Горько тут скоморох говорил про свое житье. Мое житье тоже не слаще. Остался и я без жены, с малым сынком Офоней. Пристал к ватаге лихого ватамана Яволода. Озоровали мы на Волге, а после подались под Устюг, на вольные земли. Там ватага и распалась, ушли кто куда. Пристал я к тамошним мужикам, бежали они от боярина Захария, завели тут свое хозяйство. Не сразу приняли они меня, долго приглядывались. А у меня руки по земле стосковались — стал я пашню пахать, рядом с ихними избу свою поставил. Весеннему солнышку радовался, зимою не тосковал, сына растил да хлебушко жевал. Много ли мужику надо? Никто не трогал нас, не стояло над нами ни старосты, ни тиуна. Все, что ни возьму с поля, — все мое. Все, что в лесу ни добуду, — тож мое. Да только недолго так жили... Пришли и к нам боярские да княжеские люди, стали по лесам да пашням зарубки делать, заметки оставлять. Перегородили землю запретными знаменами, оброком да вирами замучили. И сделались мы снова холопами. Тиун наезжал к нам, как на вражью землю — опорожнял хлева и житницы, Офоню моего отвез в Устюг — там он и сгинул в безвестности... Был бы жив Яволод, вернулся бы я к нему снова, да порубили лихого ватамана под Городцом. Вот и бежал я из своей деревни, вот и мыкаюсь по белу свету, но нигде пристанища мне нет. Куда нынче податься — не ведаю...
— Бежал ты, мужик, от своего хозяина, — сказал Ефросим, — и сие — грешно. Ни солнышку всех не угреть, ни боярину на всех не угодить. А так уж положено на земле от бога: кому пашню орать, кому меды пить. За муки же твои, холоп, сторицею воздастся на небесах. Терпи — и вознагражден будешь...
— По третьему разу всегда вырубишь огня, — вступил в разговор молчавший досель купец-молодец. — Послушал я тебя, мужик, и тако скажу: не верь ты монаху. Бог не убог, а Никола милостив. Пойдем ко мне в обоз, не пожалеешь. Бывалые людишки мне нужны.
— Да ты кто таков? — рассердился Ефросим. — Почто человека смущаешь? Чему учишь?

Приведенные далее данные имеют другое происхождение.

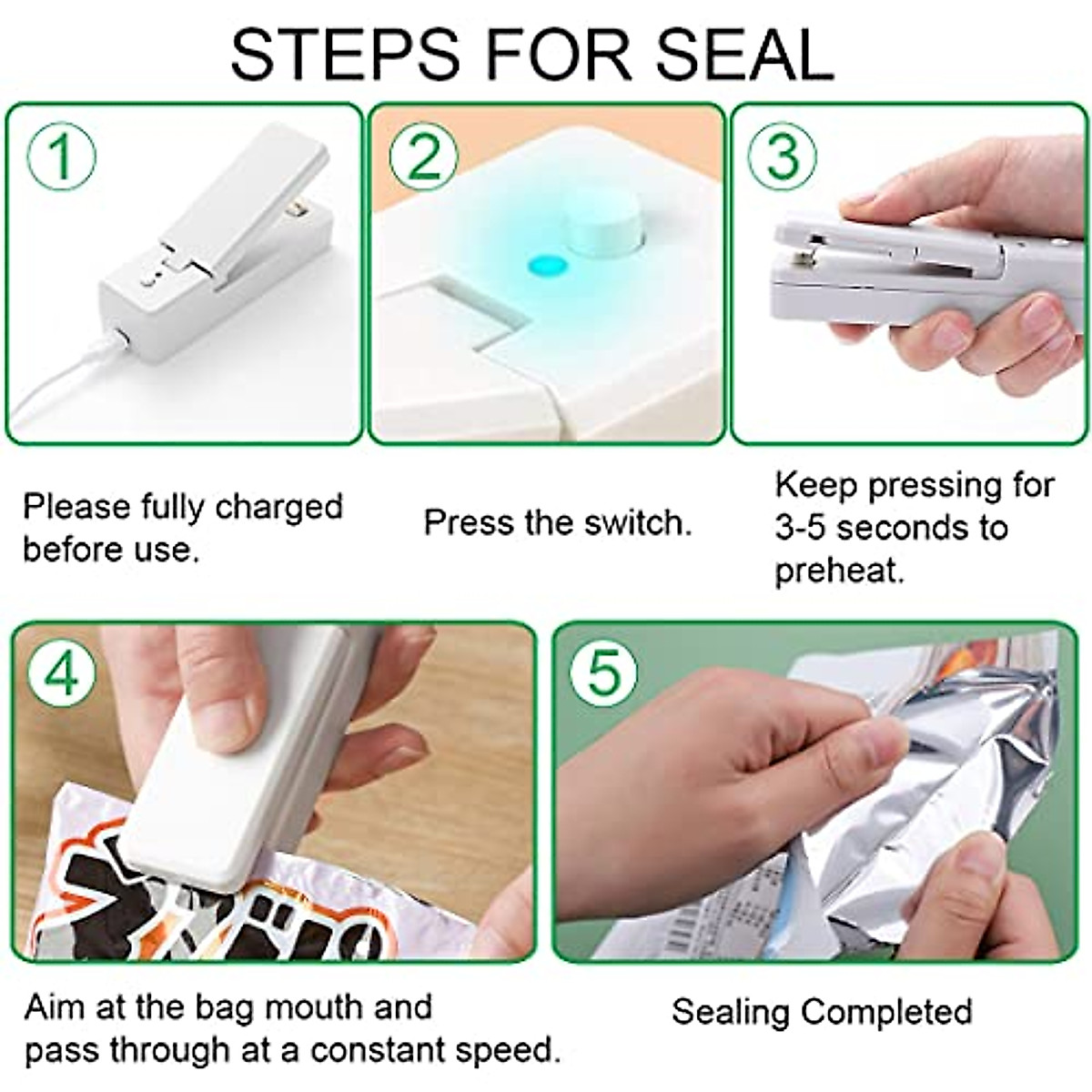 STEPS FOR SEAL

1

Please fully charged before use.

2

Press the switch.

3

Keep pressing for 3-5 seconds to preheat.

4

Aim at the bag mouth and pass through at a constant speed.

5

Sealing Completed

— Не тебе, мних, встревать в мирскую беседу, — смело глядя ему в глаза, проговорил купец. — Ступай себе с богом в свою обитель, а мы обойдемся и без тебя.
— Да знаешь ли ты, кто я? — заорал Ефросим, хватая со стола глиняную мису и замахиваясь ею на купца. — Ефросим я, а ты коровья лепешка!..

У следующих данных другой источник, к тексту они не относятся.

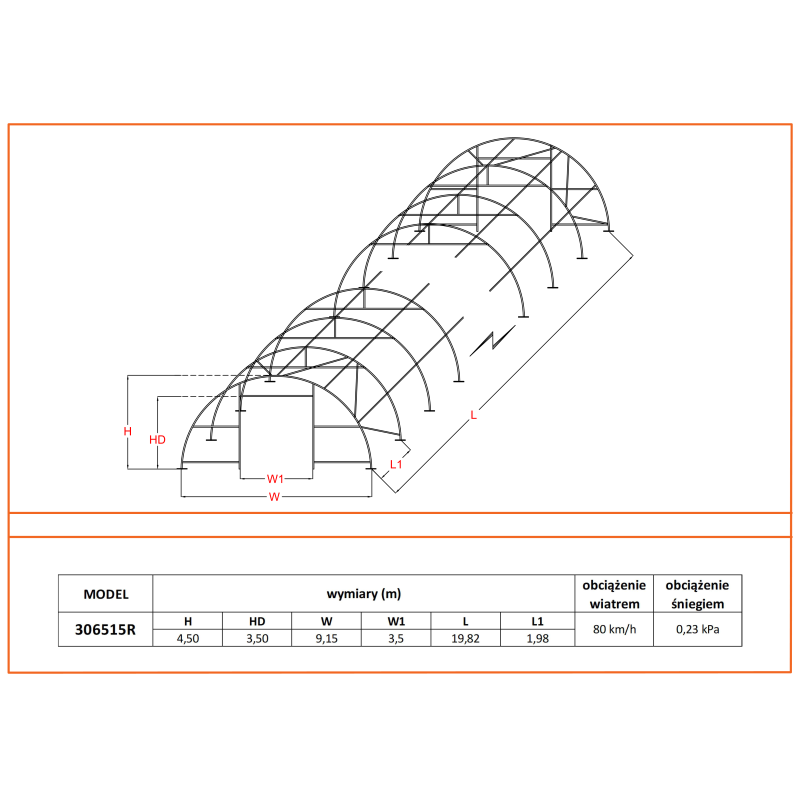 H

HD

W1

W

L1

L

| MODEL | wymiary (m) | | | | | | obciążenie wiatrem | obciążenie śniegiem |
|---|---|---|---|---|---|---|---|---|
| 306515R | H | HD | W | W1 | L | L1 | 80 km/h | 0,23 kPa |
| | 4,50 | 3,50 | 9,15 | 3,5 | 19,82 | 1,98 | | |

И ударил по столу так, что черепки запрыгали.
Лишка хватил игумен. Переполох поднялся, ажно ветер по избе. Сроду таких надсадных гостей не видывали хозяева.
И очутились Ефросим с Митяем среди морозной ночи на улице. Сунули их в сугроб да там и оставили.

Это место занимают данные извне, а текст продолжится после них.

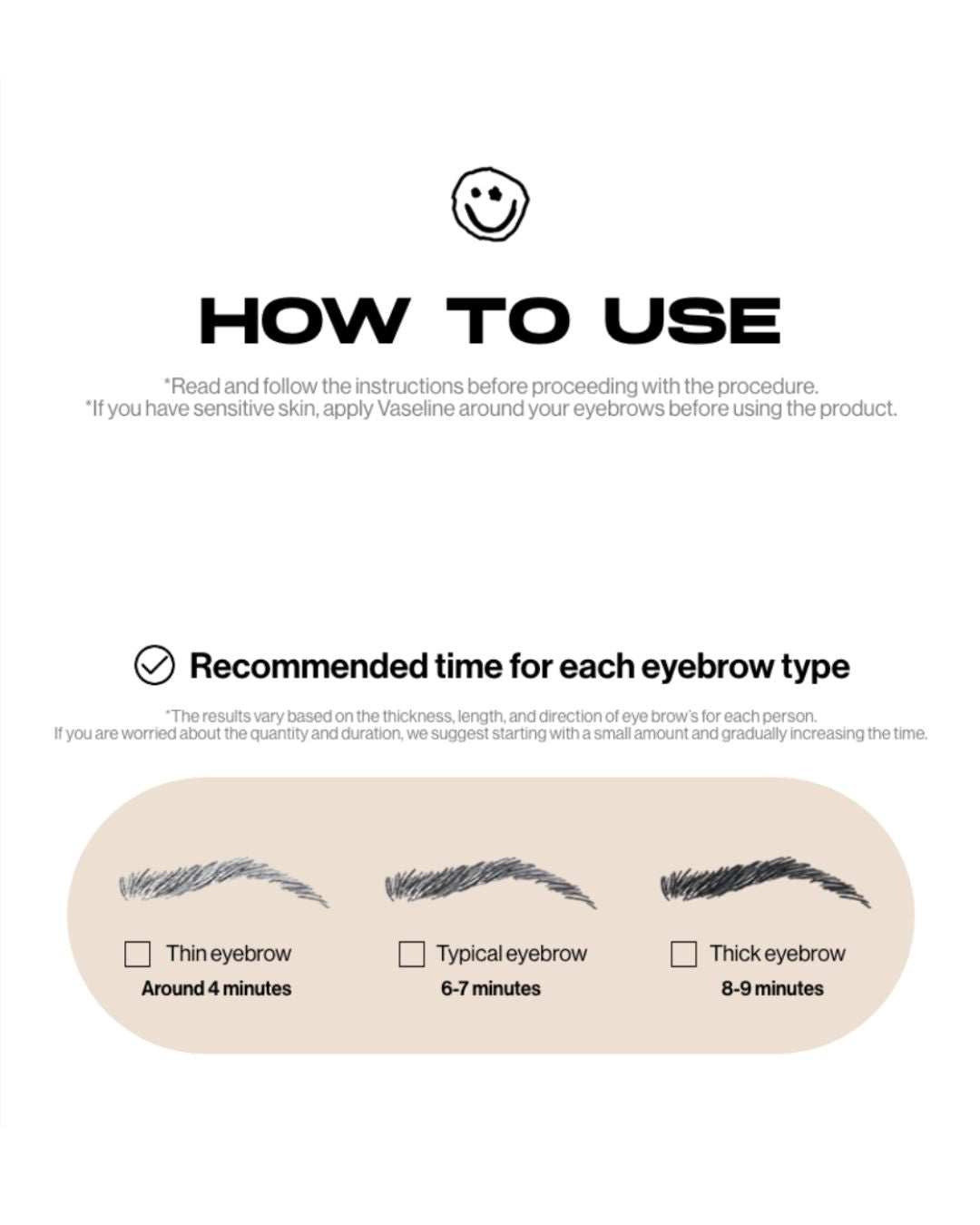 HOW TO USE

*Read and follow the instructions before proceeding with the procedure.
*If you have sensitive skin, apply Vaseline around your eyebrows before using the product.

Recommended time for each eyebrow type

*The results vary based on the thickness, length, and direction of eye brow's for each person.
If you are worried about the quantity and duration, we suggest starting with a small amount and gradually increasing the time.

Thin eyebrow
Around 4 minutes

Typical eyebrow
6-7 minutes

Thick eyebrow
8-9 minutes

Утром прибежал к Однооку свой человек из детинца, сдернул шапку и — с порога:
— Слышь-ко, боярин! Прибыл во Владимир из Новгорода Всеволодов дружинник Словиша, новгородцы тож, а с ними — Звездан.
Радуется мужик — за хорошую весть боярин пожалует его чарой.
— Брешешь, — буркнул для порядка Одноок, хотя сразу поверил. — Не просох ты после вчерашних медов.
— Светел был — то верно. Но Звездана видел, как тебя ныне зрю.
Тяжело поднялся с лавки Одноок, руками оперся о столешницу. Угрюмым взглядом осадил мужика, будто ноги подрезал, — тот и присел.
— Ну, ежели что не так...
— Так-так, батюшка. Кого хошь спроси...
— Ладно.
На княж двор идти — не к соседу лясы точить. Принарядился Одноок: лучшую одежду надел, с трудом просунул ноги в тесные сапоги, набросил шубу, на голову натянул шапку с беличьей опушкой, резвого коня велел седлать — да чтобы под дорогим седлом.